A financial expert, Uche Uwaleke, says the Monetary Policy Committee of the Central Bank of Nigeria is likely to raise interest rates again.
Mr Uwaleke, the director of the Institute of Capital Market at the Nasarawa State University, is also the president of Capital Market Academics of Nigeria.
He said this in an interview on Sunday in Abuja, against the backdrop of the 298th MPC meeting scheduled for Monday and Tuesday.
According to him, core and food inflation increased last month for the first time in many months.
“Ditto for rural and urban, year-on-year and month-on-month inflation, further widening the negative real interest rate. The Fx market is still experiencing pressure going by the forward rates of the dollar. FAAC just shared more than N1.4 trillion for October, higher than the figures for previous months,” he said.
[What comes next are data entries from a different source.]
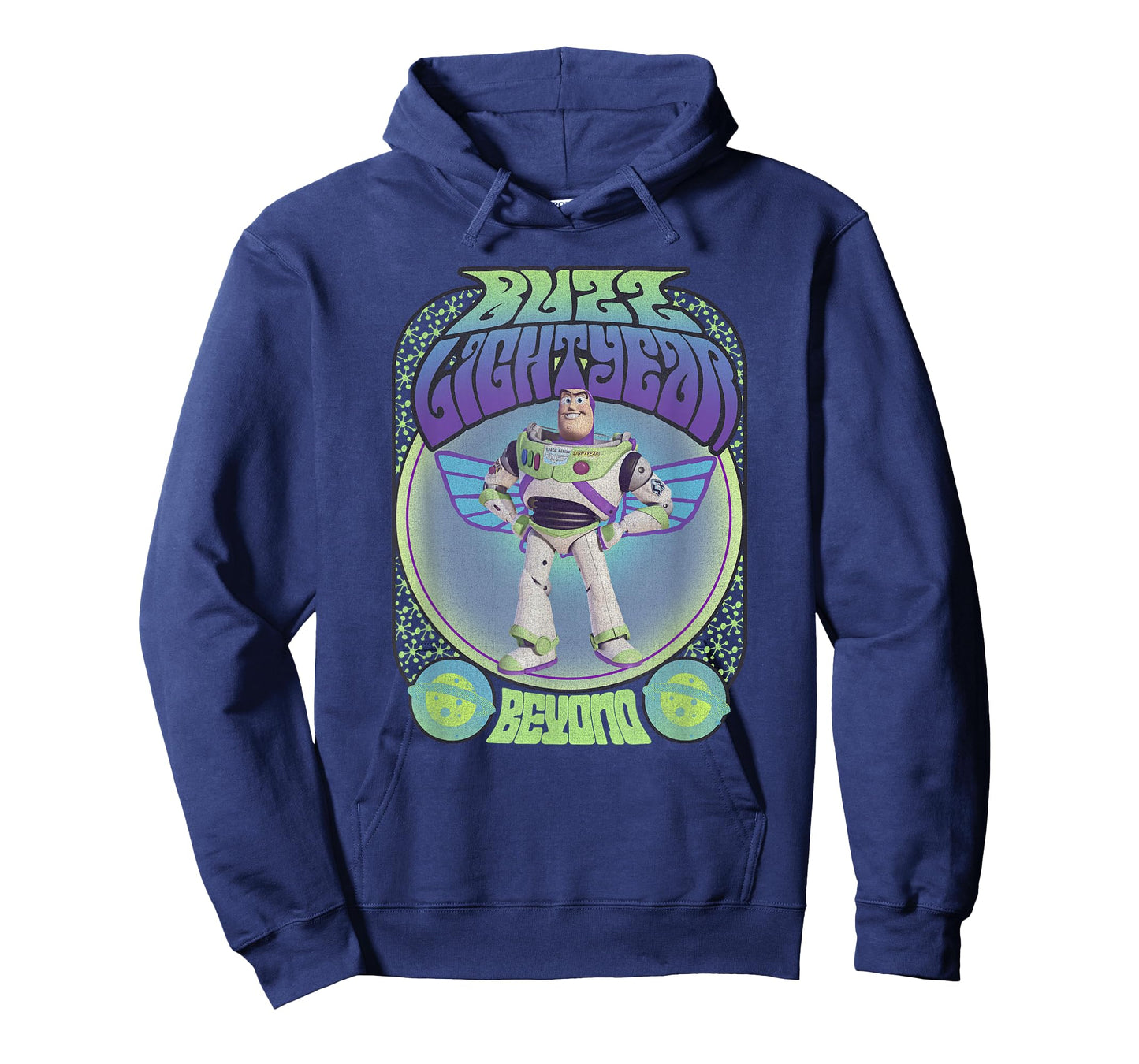 Disney Pixar Toy Story Buzz Lightyear Seventies Poster T-Shirt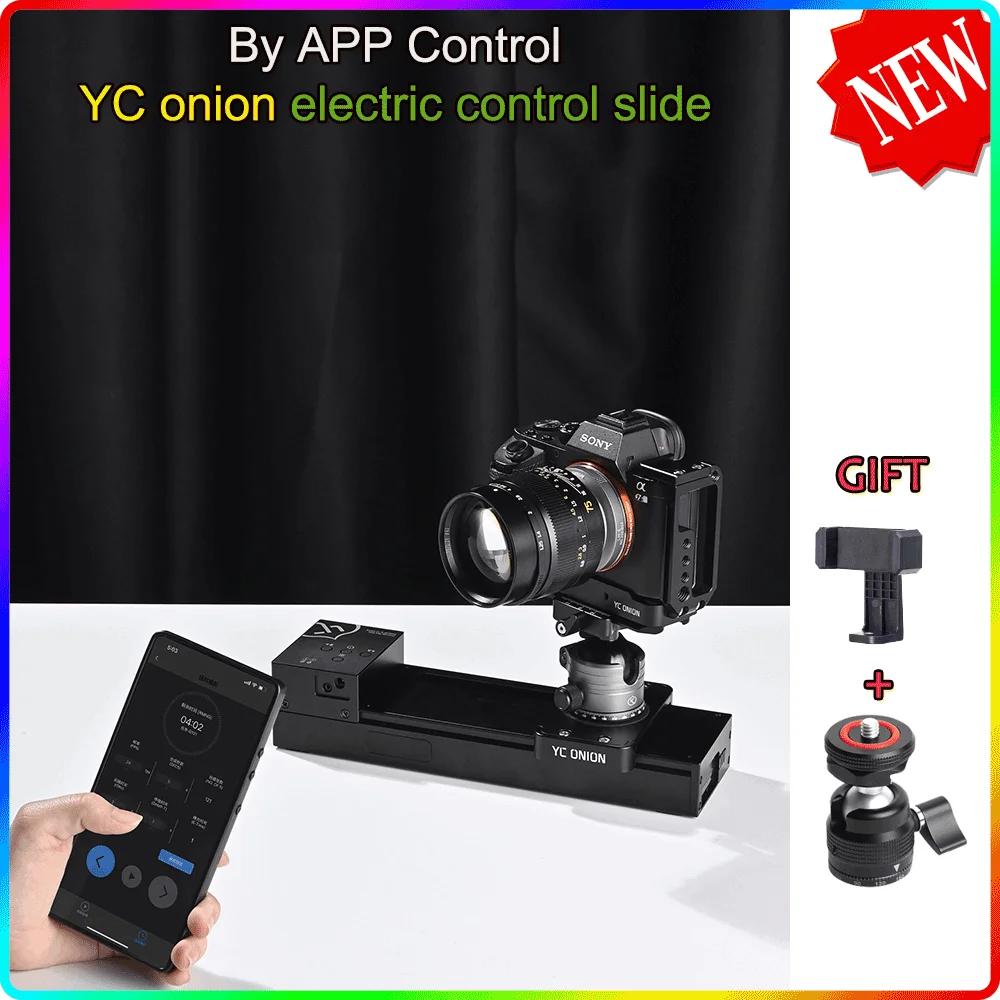 YC Onion SE Motorized controlled camera slide App Control in Aluminum alloy with Super Silent Moto Micro-shift macro photography
YC Onion SE Motorized controlled camera slide App Control in Aluminum alloy with Super Silent Moto Micro-shift macro photography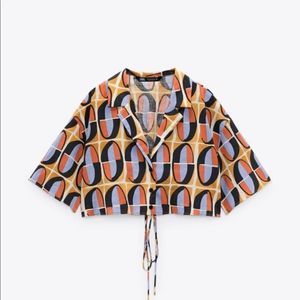 Zara printed cropped top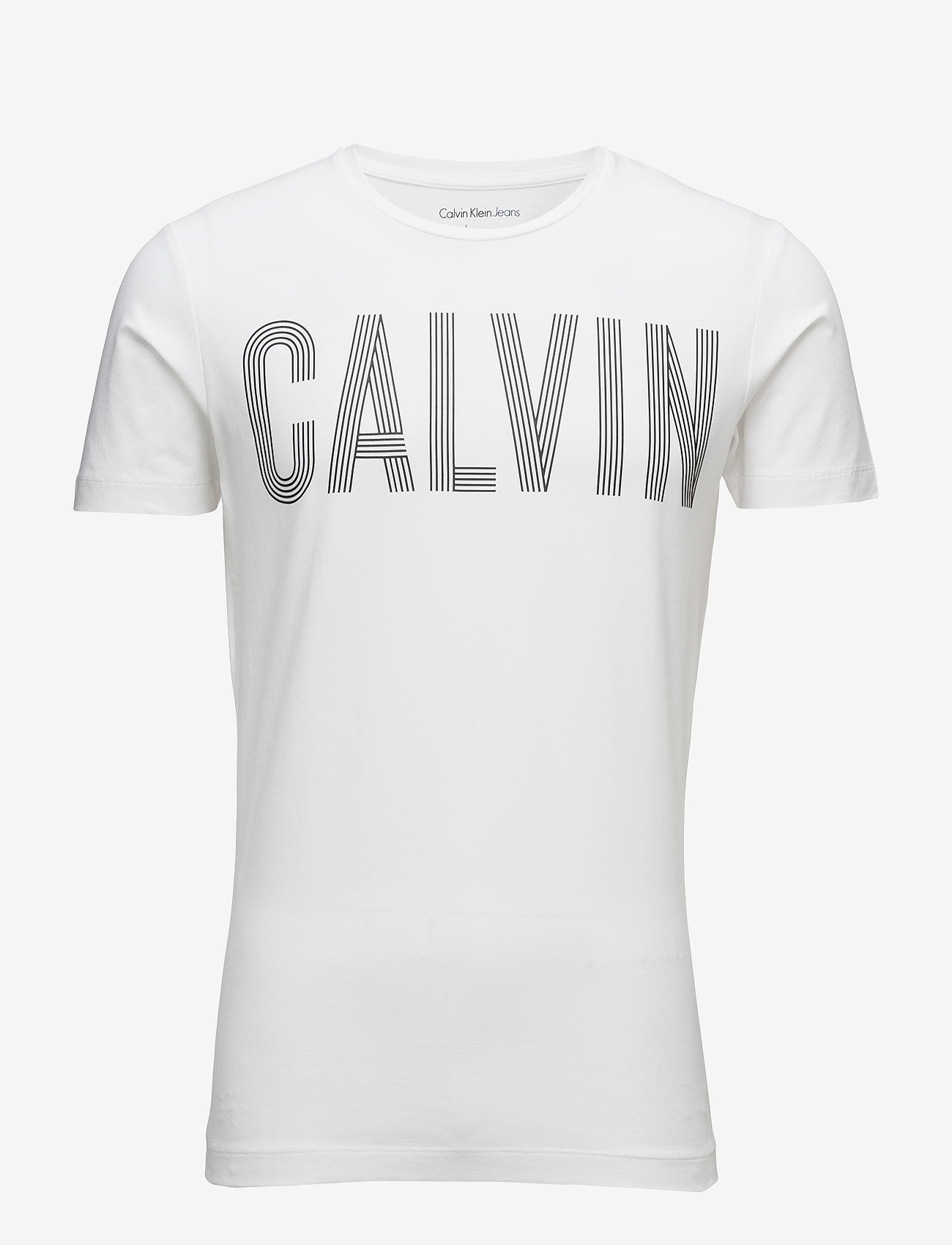 Calvin Klein Jeans - TYRUS SLIMFIT CN TEE - bright white - 0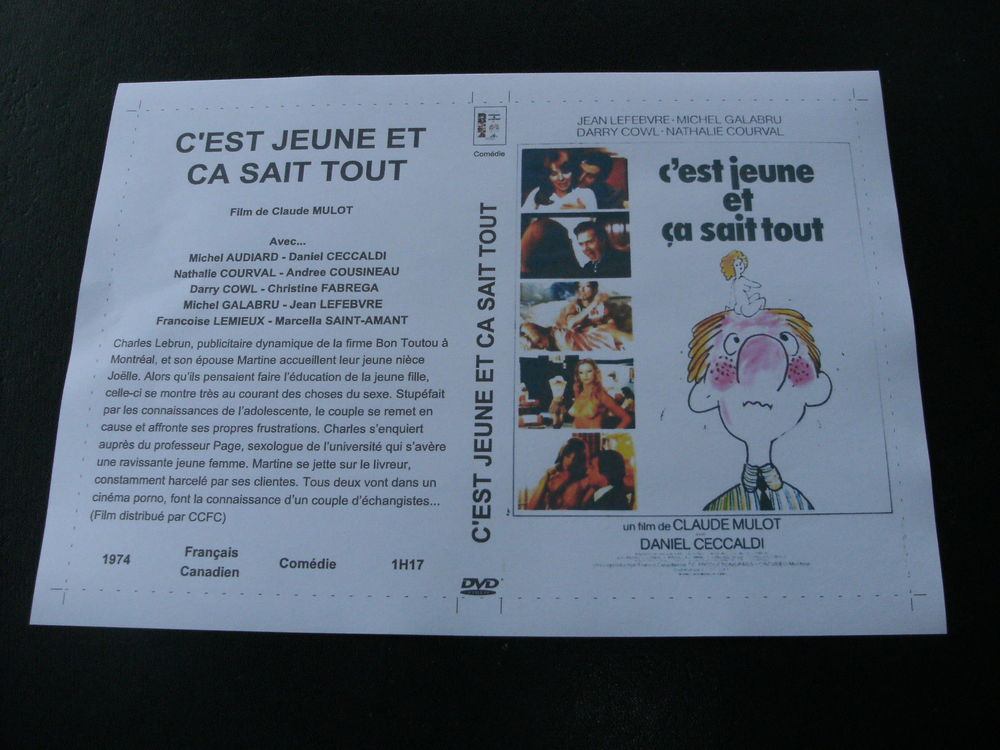 Film :   C 'est jeune et �a sait tout    1974 35 Saint-M�dard-en-Jalles (33)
He said there was also the approaching festivities’ period to consider often characterised by higher prices of goods and services.
“Against this backdrop, I will not be surprised if the MPC further jerks up the MPR by at least 50 basis points,” he said.
He, however, advised the committee to retain its prevailing monetary policy rates to moderate investment costs.
“Nevertheless, all considered, including the rising cost of funds for businesses, I would advise a hold position,” Mr Uwaleke said.
The MPC raised the Monetary Policy Rate, which is the baseline interest rate, by 50 basis points to 27.25 per cent from 26.75 per cent in its 297th meeting in September.
That decision marked the fifth consecutive hike in rates since Yemi Cardoso took charge as CBN governor and chairman of the MPC.
The first decision under Mr Cardoso was an aggressive hike in the MPR by 400 basis points, from 18.75 per cent to 22.75 per cent in February. In March, the committee again increased the MPR by 200 basis points to 24 75 per cent, followed by subsequent hikes to 26.25 in May and 26.75 per cent in July.
Mr Cardoso has, thus, increased the MPR by 850 basis points since the commencement of his tenure.
According to him, the aim is to aggressively address Nigeria’s high inflation, particularly core and food inflation.